====== SOURCE DATA

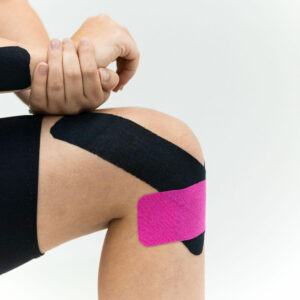 A close-up of a knee supported with kinesiology tape during strength training, showing how taping can improve stability and reduce discomfort for athletes.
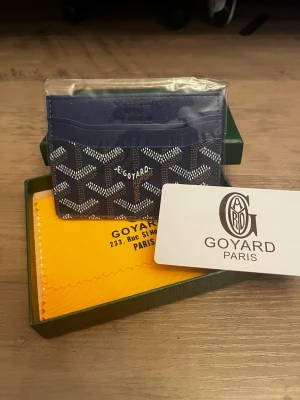 G plånbok - Säljer en elegant blå plånbok i klassisk design med ikoniskt mönster. Perfekt för dig som vill ha en stilren men samtidigt lite mer iögonfallande accessoar till vardags.  Plånboken är helt ny och oanvänd, i toppskick. Smidig storlek men med plats för kort och sedlar.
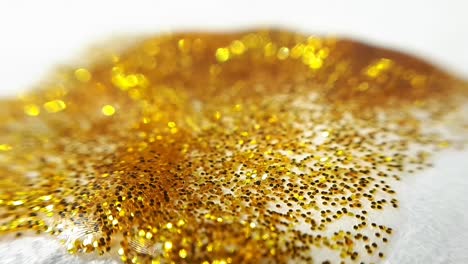 Golden-Wet-Glitter-On-a-White-Paper-With-Uneven-Edge-2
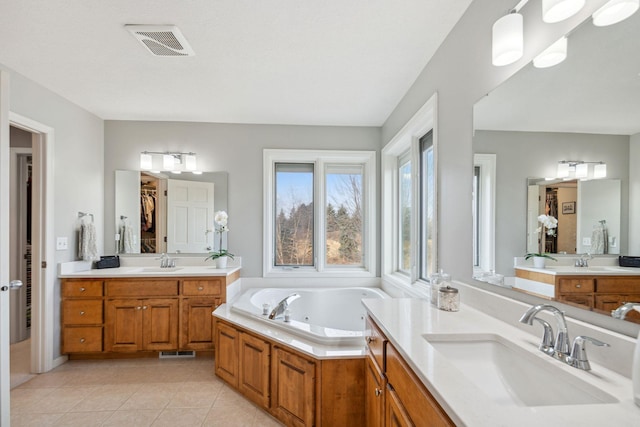 bathroom featuring tile patterned floors, visible vents, and a sink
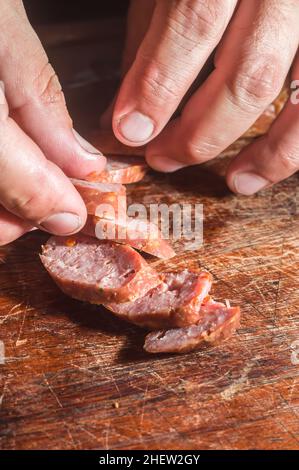 Affettato ​​smoked salsiccia di calabrese in un tavolo di legno, spazio copia Foto Stock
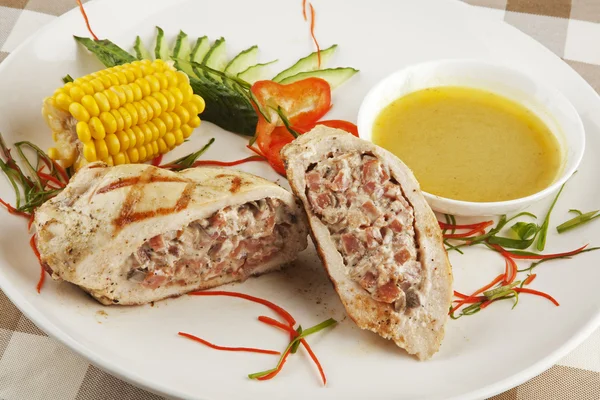 A delicious Stuffed Chicken Kiev served with corn — Stock Photo, Image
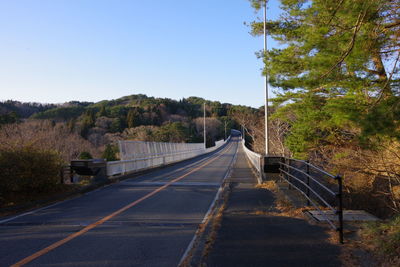 Road leading towards mountain against clear sky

============

TASK REQUIREMENTS:
Return each line of the listing above verbatim, leaving out the pictures.

RESPONSE FOR THIS EXERCISE:
 A close-up of a knee supported with kinesiology tape during strength training, showing how taping can improve stability and reduce discomfort for athletes.
 G plånbok - Säljer en elegant blå plånbok i klassisk design med ikoniskt mönster. Perfekt för dig som vill ha en stilren men samtidigt lite mer iögonfallande accessoar till vardags.  Plånboken är helt ny och oanvänd, i toppskick. Smidig storlek men med plats för kort och sedlar.
 Golden-Wet-Glitter-On-a-White-Paper-With-Uneven-Edge-2
 bathroom featuring tile patterned floors, visible vents, and a sink
 Affettato ​​smoked salsiccia di calabrese in un tavolo di legno, spazio copia Foto Stock
 A delicious Stuffed Chicken Kiev served with corn — Stock Photo, Image
 Road leading towards mountain against clear sky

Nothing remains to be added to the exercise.